### Trecho para leitura
====

© Henrique Medina (18 de Agosto de 1901, Porto - 30
de Novembro de 1988)
Pessoa em carta de Lisboa, 5 de Janeiro de
1914, a Teixeira de Pascoaes:
Passo
a vida a adiar tudo – e para quando?
*
O que mais surdamente pretendo – é não
prota/nem/anta/gonizar o livro que, queira-o ou não, sou. Agonizar também não
quero. Ambiciono a paz e a indiferença – mais o que resulta da fusão de ambas.
Quero muito isto: ficar escrito em paridade com o inefável e o redundante. Ao
cimo, enfim, duas datas no peito de mármore. Ao fundo, um rumor de raízes
obstinadas, voluntariosos vermes e meia-dúzia de versos justificando as ossadas
e as surdas pretensões que nutri em vida.
*
Trabalho
ora com bons materiais: perfilados como de moedas, os rostos das pessoas. A
economia delas: o que gastam sobre a mesa, se sim ou não arranjaram as unhas a
pagar, o calçado que as leva e traz, os óculos e as minuciosas parafernálias
afins. São estas fragmentações que me dão trabalho – e eu nunca voltei o rosto
ao serviço.

====

### Exercício proposto A
Copie sem alterações a parte da listagem que vai da linha que contém "Which order do" até o fim da listagem, com as duas pontas incluídas.
O trecho e a listagem são independentes um do outro.

====

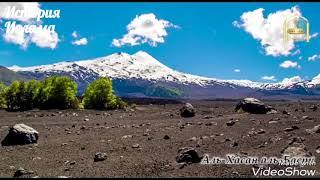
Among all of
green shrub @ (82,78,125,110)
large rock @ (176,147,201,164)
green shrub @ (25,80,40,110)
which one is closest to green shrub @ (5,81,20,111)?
green shrub @ (25,80,40,110)

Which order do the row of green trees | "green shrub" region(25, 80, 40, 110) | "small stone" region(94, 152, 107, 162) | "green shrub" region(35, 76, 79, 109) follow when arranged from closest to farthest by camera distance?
"small stone" region(94, 152, 107, 162), "green shrub" region(35, 76, 79, 109), the row of green trees, "green shrub" region(25, 80, 40, 110)

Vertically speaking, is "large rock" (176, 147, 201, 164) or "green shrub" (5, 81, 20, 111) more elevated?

====

### Exercício proposto B
Escreva a continuação do trecho em prosa sobre adiar a vida e observar os rostos das pessoas, a partir do ponto em que ele termina.

### Resposta A
Which order do the row of green trees | "green shrub" region(25, 80, 40, 110) | "small stone" region(94, 152, 107, 162) | "green shrub" region(35, 76, 79, 109) follow when arranged from closest to farthest by camera distance?
"small stone" region(94, 152, 107, 162), "green shrub" region(35, 76, 79, 109), the row of green trees, "green shrub" region(25, 80, 40, 110)

Vertically speaking, is "large rock" (176, 147, 201, 164) or "green shrub" (5, 81, 20, 111) more elevated?

### Resposta B
*
A felicidade é compósita, é elementar a
tristeza. (Penso isto mesmo.)
*
Outras vezes, acode-me desejar compor os
versos das canções que novas Sereias cantassem para desespero novo de novos
Ulisses.
*
Que poderia ser isto, minhas filhas, em
nosso redor
– senão o manto-de-mágico das estrelas no
veludo tão alto da Noite que cruzais dormindo em transes de açúcar?
– senão a bondade infinita dos olhos dos
cães e das vacas e das mulheres que os homens amam para que filhos e filhas?
– senão três, quatro árvores atoalhando de
sombra de escuro linho a clara relva que grita verdes?
– senão um homem banal a escrever versos de
domingo no Café de todos os dias as noites todas pensando nas filhas?
*
Além, minha cabeça adentro, os legos
humildes do casario ao colo da serra: como crianças de cal, cabelo vermelho,
olhos que o sol doura como a janelas. De que para não precisar de ser feliz
preciso? De coisas cabeça afora. Mas: impõem-se os recados gráficos de
cercanias a que falta um centro – como se a S. Martinho do Bispo e a Lordemão
faltasse, centrípeta, a Torre da Universidade.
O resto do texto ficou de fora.